A critical analysis of data science applied to the exploration, analysis, and visualization of 19c social networks hidden in plain sight in the catalogues and indexes to large manuscript and print collections. Millions of 19c manuscripts are held in many libraries around the world and local search engines routinely facilitate their dissection into manageable chucks of data for traditional historical analysis. But how effectively can open-source applications using universal technologies be used to examine virtually linked datasets in their entirety? Can we learn new historical information by only examining catalogue data, without having a historical narrative as a starting point?
To assess the usefulness of the application of data science to historical data I have built a Historical Data Digital Toolkit (HDDT) comprising open source, free to use technologies that historians can access globally (SQL databases, Jupyter Notebooks, Gephi).
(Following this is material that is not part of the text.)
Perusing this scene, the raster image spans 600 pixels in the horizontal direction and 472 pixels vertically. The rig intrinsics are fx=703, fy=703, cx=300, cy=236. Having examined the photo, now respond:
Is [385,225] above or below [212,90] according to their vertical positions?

I have taken data from Royal Anthropological Institute London, Quaker national archives, London, genealogical data from Quaker Family History Society and my own research. These datasets have then been combined into one SQL database. I can then deploy a range of applications within the HDDT to analyse and visualize catalogue data (pandas, NumPy, NetworkX, hvplot, Gephi, datashader).
The combined virtual dataset (on my laptop) enables me to expose the social networks amongst around 3000 people involved in some way with the development of the discipline of anthropology in Britain 1830 to 1870. Amongst these are around 600 Quakers. Can the HDDT reveal insights into these complex social networks, insights not readily understandable using traditional historical analytics?